We overhauled the optimizer APIs, introducing breaking changes. There are tons of renaming, and we try to increase the flexibility. Making it decouples from some high-level, so user can use it without understand some detail implementations of fit!.

See #396.

  • All the keyword argument of optimizers have been renamed. Now we have more elegant keyword arguments than Python‘s, thanks to well Unicode support on Julia’s REPL and editor plugin. These are breaking changes, no deprecation warning.

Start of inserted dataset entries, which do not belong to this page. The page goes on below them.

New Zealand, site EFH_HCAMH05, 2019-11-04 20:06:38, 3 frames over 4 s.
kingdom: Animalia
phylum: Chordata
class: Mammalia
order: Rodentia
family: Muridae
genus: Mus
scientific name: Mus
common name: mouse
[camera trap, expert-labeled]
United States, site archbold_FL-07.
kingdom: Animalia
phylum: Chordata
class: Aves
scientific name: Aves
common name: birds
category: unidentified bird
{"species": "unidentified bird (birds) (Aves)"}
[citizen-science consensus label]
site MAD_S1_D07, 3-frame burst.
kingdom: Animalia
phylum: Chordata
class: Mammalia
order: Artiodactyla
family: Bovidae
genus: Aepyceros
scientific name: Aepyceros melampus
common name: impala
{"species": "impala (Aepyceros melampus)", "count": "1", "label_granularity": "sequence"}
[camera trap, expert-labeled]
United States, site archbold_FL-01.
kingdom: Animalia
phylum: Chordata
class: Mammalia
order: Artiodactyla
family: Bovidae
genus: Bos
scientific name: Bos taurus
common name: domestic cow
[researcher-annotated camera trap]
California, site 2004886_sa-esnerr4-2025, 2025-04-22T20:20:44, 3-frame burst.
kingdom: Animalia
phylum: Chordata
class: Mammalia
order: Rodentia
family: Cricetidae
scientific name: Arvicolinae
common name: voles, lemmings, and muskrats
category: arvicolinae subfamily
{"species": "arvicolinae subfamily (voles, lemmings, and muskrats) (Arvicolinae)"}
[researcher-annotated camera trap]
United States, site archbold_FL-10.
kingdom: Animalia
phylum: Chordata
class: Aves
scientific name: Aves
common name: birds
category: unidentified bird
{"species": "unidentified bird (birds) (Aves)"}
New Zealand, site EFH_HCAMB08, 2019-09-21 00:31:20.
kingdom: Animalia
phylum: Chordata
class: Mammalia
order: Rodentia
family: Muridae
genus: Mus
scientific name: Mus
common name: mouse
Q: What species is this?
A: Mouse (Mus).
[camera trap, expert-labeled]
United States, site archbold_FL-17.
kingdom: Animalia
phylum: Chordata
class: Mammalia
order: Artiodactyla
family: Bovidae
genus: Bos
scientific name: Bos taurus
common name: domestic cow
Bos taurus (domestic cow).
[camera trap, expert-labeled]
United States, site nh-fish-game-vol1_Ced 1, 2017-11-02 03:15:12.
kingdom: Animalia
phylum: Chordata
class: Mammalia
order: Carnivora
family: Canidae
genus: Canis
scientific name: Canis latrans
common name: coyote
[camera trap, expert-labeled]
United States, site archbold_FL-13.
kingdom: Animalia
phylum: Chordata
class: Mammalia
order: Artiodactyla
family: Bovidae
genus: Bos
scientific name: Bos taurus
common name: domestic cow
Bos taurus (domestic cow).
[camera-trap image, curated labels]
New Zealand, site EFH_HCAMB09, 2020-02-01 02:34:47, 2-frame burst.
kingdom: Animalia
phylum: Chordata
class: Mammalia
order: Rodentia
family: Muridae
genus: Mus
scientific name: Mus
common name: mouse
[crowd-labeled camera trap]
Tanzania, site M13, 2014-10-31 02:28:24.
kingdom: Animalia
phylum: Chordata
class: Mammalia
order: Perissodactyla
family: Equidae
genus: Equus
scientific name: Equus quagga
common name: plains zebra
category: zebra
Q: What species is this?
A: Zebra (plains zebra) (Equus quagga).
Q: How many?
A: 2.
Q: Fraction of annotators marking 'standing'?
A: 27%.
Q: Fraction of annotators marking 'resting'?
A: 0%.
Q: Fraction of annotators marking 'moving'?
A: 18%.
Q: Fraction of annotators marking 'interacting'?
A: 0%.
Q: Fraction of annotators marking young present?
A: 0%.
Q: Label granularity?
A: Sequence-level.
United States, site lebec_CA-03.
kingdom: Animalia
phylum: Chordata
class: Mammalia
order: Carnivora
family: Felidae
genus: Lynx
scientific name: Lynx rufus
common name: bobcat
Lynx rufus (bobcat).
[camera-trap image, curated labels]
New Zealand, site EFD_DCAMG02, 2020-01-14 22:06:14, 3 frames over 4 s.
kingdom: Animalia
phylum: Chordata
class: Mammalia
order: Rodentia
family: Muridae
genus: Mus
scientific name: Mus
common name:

    | old | new | comment | |---------------------------|-----------|--------------------------------| | opts.lr | η | type \eta<tab> in REPL | | opts.momentum | μ | type \mu<tab> in REPL | | opts.grad_clip | clip | type \nabla<tab>c in REPL | | opts.weight_decay | λ | type \lambda<tab> in REPL | | opts.lr_schedular | η_sched | type \eta<tab>_sched in REPL | | opts.momentum_schedular | μ_sched | type \mu<tab>_sched in REPL |

    For instance, one accessed the learning via SGD().opts.lr, but now, it's SGD().η.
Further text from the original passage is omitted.